- **Task statement**:
Copy each line from the entries that the word "greatest" appears in.

- **The records**:
'''
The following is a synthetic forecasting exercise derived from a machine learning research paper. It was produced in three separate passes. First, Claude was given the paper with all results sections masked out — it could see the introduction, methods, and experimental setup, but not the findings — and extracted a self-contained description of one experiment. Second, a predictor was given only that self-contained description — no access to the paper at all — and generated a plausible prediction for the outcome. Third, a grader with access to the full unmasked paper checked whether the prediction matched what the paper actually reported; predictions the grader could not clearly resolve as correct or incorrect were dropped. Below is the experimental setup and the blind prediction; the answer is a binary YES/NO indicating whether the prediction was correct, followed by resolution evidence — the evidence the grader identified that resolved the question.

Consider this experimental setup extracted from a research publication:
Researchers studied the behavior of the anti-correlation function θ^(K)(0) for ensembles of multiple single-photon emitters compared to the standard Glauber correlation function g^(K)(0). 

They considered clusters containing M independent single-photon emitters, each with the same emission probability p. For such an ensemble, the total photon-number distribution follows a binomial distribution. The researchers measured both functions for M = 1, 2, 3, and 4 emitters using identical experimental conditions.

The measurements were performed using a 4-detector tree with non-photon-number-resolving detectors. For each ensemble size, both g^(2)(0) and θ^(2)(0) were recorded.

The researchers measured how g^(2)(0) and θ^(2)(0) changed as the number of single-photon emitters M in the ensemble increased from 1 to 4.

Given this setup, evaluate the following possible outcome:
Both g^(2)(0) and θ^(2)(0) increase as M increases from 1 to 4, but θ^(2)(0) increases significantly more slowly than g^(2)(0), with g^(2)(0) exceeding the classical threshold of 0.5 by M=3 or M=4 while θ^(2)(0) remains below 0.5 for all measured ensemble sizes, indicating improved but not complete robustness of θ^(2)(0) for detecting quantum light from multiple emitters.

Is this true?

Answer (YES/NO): NO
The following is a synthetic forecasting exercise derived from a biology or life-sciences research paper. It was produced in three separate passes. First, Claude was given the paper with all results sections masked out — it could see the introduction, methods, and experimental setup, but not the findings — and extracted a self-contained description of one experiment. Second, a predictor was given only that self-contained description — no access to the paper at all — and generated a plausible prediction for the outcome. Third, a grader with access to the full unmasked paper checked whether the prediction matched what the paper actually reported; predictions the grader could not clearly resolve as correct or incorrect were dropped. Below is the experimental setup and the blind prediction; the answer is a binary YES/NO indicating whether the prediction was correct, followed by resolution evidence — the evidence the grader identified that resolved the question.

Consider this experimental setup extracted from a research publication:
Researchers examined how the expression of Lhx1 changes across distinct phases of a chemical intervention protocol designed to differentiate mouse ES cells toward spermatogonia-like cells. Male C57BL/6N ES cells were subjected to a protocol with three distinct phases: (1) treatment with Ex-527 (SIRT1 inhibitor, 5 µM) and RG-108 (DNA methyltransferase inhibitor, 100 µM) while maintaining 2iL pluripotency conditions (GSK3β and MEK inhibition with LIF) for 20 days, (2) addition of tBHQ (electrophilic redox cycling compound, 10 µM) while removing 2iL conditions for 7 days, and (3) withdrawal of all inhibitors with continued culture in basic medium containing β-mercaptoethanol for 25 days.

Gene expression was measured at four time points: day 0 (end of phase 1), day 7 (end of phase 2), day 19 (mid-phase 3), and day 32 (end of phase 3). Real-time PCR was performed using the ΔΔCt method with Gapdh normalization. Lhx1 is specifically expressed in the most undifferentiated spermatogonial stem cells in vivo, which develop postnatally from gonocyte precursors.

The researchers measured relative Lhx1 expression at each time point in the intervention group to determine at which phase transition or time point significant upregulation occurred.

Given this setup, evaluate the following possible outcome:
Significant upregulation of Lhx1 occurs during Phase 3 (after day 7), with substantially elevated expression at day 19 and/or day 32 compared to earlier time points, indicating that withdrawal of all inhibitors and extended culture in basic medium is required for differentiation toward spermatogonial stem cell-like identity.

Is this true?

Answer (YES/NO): YES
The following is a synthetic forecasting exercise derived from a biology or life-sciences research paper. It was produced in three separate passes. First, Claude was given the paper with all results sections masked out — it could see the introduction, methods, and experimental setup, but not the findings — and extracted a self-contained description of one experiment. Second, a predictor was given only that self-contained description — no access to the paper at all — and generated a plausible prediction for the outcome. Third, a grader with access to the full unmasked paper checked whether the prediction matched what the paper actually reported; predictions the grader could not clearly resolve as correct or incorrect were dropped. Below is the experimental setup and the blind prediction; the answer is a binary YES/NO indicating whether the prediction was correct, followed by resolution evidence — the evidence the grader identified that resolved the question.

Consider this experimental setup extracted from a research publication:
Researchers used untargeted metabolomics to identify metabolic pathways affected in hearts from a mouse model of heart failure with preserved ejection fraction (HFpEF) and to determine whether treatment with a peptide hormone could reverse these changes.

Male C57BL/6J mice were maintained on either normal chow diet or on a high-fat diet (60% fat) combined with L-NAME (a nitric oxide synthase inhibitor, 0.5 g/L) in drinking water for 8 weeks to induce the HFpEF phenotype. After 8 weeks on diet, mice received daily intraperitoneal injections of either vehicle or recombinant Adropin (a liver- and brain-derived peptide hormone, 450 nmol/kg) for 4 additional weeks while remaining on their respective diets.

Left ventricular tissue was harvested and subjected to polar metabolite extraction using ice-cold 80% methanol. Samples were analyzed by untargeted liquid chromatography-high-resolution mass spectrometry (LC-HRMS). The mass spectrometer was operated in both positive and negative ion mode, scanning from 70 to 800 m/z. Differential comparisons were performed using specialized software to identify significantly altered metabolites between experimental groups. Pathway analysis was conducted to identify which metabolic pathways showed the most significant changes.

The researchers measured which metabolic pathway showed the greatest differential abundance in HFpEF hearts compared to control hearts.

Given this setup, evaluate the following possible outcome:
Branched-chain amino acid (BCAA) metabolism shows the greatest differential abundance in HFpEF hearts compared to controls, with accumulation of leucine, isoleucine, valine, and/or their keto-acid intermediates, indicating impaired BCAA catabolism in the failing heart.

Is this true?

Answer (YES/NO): NO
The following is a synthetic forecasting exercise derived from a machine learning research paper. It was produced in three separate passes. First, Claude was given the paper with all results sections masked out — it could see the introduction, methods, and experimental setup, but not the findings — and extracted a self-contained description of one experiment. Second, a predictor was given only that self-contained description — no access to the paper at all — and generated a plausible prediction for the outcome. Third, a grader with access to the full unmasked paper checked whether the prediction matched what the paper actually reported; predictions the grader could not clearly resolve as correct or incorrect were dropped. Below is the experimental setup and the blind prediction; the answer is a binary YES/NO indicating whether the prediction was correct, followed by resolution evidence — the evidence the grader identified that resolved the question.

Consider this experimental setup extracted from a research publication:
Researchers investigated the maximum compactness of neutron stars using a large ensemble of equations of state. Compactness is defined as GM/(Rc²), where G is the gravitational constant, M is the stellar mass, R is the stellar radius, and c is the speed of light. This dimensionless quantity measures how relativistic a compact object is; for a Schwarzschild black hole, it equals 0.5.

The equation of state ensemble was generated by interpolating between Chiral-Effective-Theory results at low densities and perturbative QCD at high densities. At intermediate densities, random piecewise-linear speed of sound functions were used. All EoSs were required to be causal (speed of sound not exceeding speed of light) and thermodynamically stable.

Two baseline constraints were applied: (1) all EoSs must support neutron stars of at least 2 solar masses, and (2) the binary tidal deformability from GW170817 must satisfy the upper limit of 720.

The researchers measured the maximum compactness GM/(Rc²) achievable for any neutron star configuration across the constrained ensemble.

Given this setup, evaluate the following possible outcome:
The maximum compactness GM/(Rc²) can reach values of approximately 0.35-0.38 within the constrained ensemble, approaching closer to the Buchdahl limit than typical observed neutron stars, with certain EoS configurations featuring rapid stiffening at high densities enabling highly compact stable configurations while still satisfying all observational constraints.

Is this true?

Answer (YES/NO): NO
'''
- **Solution to the exercise**:
The researchers measured which metabolic pathway showed the greatest differential abundance in HFpEF hearts compared to control hearts.
Branched-chain amino acid (BCAA) metabolism shows the greatest differential abundance in HFpEF hearts compared to controls, with accumulation of leucine, isoleucine, valine, and/or their keto-acid intermediates, indicating impaired BCAA catabolism in the failing heart.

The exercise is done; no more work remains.